--- Aufgaben ---
[a] Schreibe den Quellenauszug beginnend mit „Florian Werner liest“ und weiter bis einschließlich „ein Geheimnis bleiben.“ ab und tausche dabei „Frühling“ gegen „Lenz“ aus.
[b] Beantworte die folgenden Fragen zum Quellenauszug.
(i) An welchem Datum ist der Quellenauszug erschienen?
(ii) Als was wird Tom Lehrer im Einleitungstext unter dem Datum bezeichnet?
(iii) Welche Saison läutet der Frühling laut allgemeinem Konsens endlich ein?

--- Quellenauszug ---
================================

Florian Werner liest Musik

"Poisoning Pigeons in the Park" von Tom Lehrer

Taube
Die Taube weiß noch nichts von ihrem Schicksal. Der Amerikaner Tom Lehrer will sie in seinem Song vergiften. © picture alliance / dpa / Foto: Hinrich Bäsemann
Von Florian Werner · 24.03.2016
Den Frühling kann man auch mit "Poisoning Pigeons in the Park" begrüßen. Der amerikanische Songwriter Tom Lehrer hat mit diesem morbiden Lied viele Fans gefunden. Warum genau er allerdings den Tauben den Vergiftungstod wünscht, wird wohl ein Geheimnis bleiben.
Spring is here, spring is here
Life is skittles and life is beer
I think the loveliest time of the year
Is the spring, I do,
Don't you?
Course you do.
Ach ja, der Frühling… Allgemeinem Konsens zufolge ist er die tollste Jahreszeit überhaupt, weil er endlich die Freiluftsport- und Biergartensaison einläutet. Auch der amerikanische Songsatiriker Tom Lehrer schließt sich dieser Mehrheitsmeinung an – wenn, ja wenn eine eher eigenwillige Grundbedingung erfüllt ist:
All the world seems in tune
On a spring afternoon
When we're poisoning pigeons in the park
Every Sunday you'll see
My sweetheart and me
As we poison the pigeons in the park
Obwohl Tom Lehrer hierzulande nicht annähernd so bekannt ist, wie er es verdient hätte, dürfte seine Argumentation vielen deutschsprachigen Hörern bekannt vorkommen:
Schau, die Sonne ist warm und die Lüfte sind lau
Geh’ ma Tauben vergiften im Park!

================================

--- Vorliegende Angaben ---
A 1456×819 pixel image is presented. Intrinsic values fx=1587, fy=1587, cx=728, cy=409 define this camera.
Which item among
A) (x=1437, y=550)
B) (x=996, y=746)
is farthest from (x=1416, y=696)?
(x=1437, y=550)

================================

--- Lösungen ---
[a]
Florian Werner liest Musik

"Poisoning Pigeons in the Park" von Tom Lehrer

Taube
Die Taube weiß noch nichts von ihrem Schicksal. Der Amerikaner Tom Lehrer will sie in seinem Song vergiften. © picture alliance / dpa / Foto: Hinrich Bäsemann
Von Florian Werner · 24.03.2016
Den Lenz kann man auch mit "Poisoning Pigeons in the Park" begrüßen. Der amerikanische Songwriter Tom Lehrer hat mit diesem morbiden Lied viele Fans gefunden. Warum genau er allerdings den Tauben den Vergiftungstod wünscht, wird wohl ein Geheimnis bleiben.

[b]
(i) Am 24.03.2016.
(ii) Als amerikanischer Songwriter.
(iii) Die Freiluftsport- und Biergartensaison.